### The exercise
Repeat the listing below word for word, starting at the line that contains "Among those listed as" and ending after the line that contains "4979 centimetres". Include both of those lines.

=== Record list ===

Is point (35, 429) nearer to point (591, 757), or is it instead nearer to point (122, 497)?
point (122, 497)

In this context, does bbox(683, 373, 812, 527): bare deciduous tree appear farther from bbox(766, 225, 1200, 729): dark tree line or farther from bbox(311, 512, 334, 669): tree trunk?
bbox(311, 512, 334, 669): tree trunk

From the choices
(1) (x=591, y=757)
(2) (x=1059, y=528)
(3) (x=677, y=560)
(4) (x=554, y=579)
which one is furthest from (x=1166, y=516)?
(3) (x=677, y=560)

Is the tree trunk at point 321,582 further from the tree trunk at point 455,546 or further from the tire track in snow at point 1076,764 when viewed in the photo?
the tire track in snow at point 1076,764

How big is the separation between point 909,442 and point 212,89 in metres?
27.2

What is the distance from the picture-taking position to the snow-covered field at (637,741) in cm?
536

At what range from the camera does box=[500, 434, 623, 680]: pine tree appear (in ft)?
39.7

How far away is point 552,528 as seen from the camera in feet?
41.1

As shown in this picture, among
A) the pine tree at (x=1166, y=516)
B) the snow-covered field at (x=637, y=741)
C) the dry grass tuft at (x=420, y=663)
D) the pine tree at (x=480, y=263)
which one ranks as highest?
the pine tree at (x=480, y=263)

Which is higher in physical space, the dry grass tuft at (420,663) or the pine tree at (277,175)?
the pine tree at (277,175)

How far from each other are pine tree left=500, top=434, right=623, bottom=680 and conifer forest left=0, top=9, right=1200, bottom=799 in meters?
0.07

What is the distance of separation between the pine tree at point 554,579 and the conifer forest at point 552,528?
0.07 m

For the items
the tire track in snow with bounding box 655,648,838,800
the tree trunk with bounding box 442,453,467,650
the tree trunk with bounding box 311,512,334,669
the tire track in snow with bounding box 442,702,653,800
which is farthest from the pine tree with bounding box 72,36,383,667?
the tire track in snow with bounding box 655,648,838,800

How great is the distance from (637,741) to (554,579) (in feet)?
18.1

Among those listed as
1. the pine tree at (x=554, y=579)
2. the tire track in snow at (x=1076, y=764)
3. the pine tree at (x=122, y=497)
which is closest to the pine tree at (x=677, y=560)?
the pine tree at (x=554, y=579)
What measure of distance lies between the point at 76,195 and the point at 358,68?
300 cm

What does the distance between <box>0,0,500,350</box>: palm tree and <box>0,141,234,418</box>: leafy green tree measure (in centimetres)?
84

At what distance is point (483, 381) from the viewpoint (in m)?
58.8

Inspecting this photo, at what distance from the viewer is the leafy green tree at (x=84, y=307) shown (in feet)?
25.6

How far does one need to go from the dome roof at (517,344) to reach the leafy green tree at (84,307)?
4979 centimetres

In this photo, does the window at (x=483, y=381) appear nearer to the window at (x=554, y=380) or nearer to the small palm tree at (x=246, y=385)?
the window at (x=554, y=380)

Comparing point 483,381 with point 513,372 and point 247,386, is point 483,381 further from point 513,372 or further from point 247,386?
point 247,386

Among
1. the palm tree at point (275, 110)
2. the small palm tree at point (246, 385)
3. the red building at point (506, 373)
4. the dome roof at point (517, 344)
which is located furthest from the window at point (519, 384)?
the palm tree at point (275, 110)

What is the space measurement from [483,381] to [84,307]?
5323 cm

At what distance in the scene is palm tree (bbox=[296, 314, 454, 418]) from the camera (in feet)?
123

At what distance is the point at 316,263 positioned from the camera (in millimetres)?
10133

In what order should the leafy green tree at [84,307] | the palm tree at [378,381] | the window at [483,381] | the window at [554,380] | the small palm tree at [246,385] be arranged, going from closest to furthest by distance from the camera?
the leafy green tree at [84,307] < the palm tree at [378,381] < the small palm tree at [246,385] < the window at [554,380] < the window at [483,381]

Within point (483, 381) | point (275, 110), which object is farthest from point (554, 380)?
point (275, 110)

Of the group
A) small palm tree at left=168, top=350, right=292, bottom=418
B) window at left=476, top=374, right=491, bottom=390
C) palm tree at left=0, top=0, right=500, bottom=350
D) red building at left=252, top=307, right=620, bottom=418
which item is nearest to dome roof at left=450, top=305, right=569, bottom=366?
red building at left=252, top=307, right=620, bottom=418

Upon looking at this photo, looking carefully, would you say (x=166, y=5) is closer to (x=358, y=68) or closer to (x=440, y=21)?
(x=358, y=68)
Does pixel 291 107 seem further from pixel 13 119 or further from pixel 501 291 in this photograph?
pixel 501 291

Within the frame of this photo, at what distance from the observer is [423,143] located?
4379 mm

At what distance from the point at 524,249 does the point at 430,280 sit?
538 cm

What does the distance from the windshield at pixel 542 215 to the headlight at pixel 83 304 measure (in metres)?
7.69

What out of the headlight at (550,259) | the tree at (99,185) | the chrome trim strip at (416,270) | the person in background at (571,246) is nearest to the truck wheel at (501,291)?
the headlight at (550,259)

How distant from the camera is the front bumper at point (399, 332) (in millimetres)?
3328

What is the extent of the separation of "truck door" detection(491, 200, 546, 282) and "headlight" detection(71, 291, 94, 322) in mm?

===

### Exercise output
Among those listed as
1. the pine tree at (x=554, y=579)
2. the tire track in snow at (x=1076, y=764)
3. the pine tree at (x=122, y=497)
which is closest to the pine tree at (x=677, y=560)?
the pine tree at (x=554, y=579)
What measure of distance lies between the point at 76,195 and the point at 358,68?
300 cm

What does the distance between <box>0,0,500,350</box>: palm tree and <box>0,141,234,418</box>: leafy green tree measure (in centimetres)?
84

At what distance is point (483, 381) from the viewpoint (in m)?
58.8

Inspecting this photo, at what distance from the viewer is the leafy green tree at (x=84, y=307) shown (in feet)?
25.6

How far does one need to go from the dome roof at (517,344) to reach the leafy green tree at (84,307)?
4979 centimetres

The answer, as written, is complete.